Acompanhei de longe a história de uma árvore do bairro Jardim Botânico, no Rio. Uma amiga soube que ela iria ser derrubada por motivos fúteis e se empenhou em salvá-la.
Primeiro ato: minha amiga subiu na árvore, que é como os ativistas ecológicos defendem seu território, e só desceu de lá depois de conseguir mobilizar a opinião pública - ou parte dela, representada por seus vizinhos e amigos.
Estava tudo correndo bem, até marchinha de carnaval a árvore ganhou em sua defesa e camisetas foram confeccionadas para angariar mais simpatizantes à causa, mas não foi suficiente. No último dia 25, a bonita árvore foi cortada, veio abaixo.

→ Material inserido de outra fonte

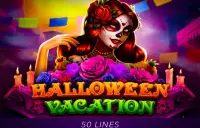 Halloween Vacation Logo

Esta não é uma crônica sobre consciência ambiental, mas poderia ser. Não é uma crônica sobre os maus tratos que a natureza sofre e poderia ser. Não é uma crônica sobre a ideia canhestra de que só é válido se manifestar contra a devastação de uma floresta, mas uma arvorezinha só, uma arvorezinha de rua, essa não vai fazer falta a ninguém.
Esta crônica poderia ser sobre a miopia de só darmos atenção às tragédias coletivas, ás tragédias televisionadas, sem nos importarmos com os erros individuais e silenciosos que são cometidos embaixo do nosso nariz. Mas não é sobre isso a crônica.
É sobre paixão.
Uma mulher declara-se apaixonada por uma blusa. Ao comprá-la, resolve sua carência por dez minutos. Logo se apaixonará por um sapato, e assim vai tentando preencher seu vazio.
Muitos são apaixonados por chocolate. Outros são apaixonados por carro, como todo brasileiro. Banalizamos o verbo, somos todos apaixonados pelo que podemos consumir. Quantos ainda são apaixonados pela vida?
Minha amiga me telefonou assim que cortaram a árvore. Chorava. Chorava sua impotência, chorava sua desolação. Era só uma árvore, e ela sentia como se fosse a morte de um parente. Ela havia defendido um bem público, não era dona da árvore, a árvore era de toda a cidade, mas alguém com uma motosserra embaixo do braço olhou para ela e disse: 'Perdeu, moça'.
A paixão pela vida se manifesta, hoje, através de poucos don quixotes urbanos. O cara que usa dinheiro do próprio bolso para montar uma peça de teatro. O atleta com deficiência física que compete nas paraolimpíadas.
O motorista que coloca o seu carro à disposição para dar conta aos que percorrem o mesmo trajeto. Os fundadores de ONGs. Os que recusam propostas milionárias para ter mais tempo livre para se dedicar ao que interessa de fato.
E o que interessa de fato? Família, amigos, amor, arte, natureza e um certo idealismo, mesmo que esteja fora de moda. É só pelo que vale brigar. Mas as pessoas brigam por uma geladeira em liquidação, brigam por uma vaga no estacionamento, brigam dentro da escola, brigam por miudezas e, quando vencem, não ganham nada.
Brigar por uma árvore é ao menos poético. Perdeu coisa nenhuma, minha amiga.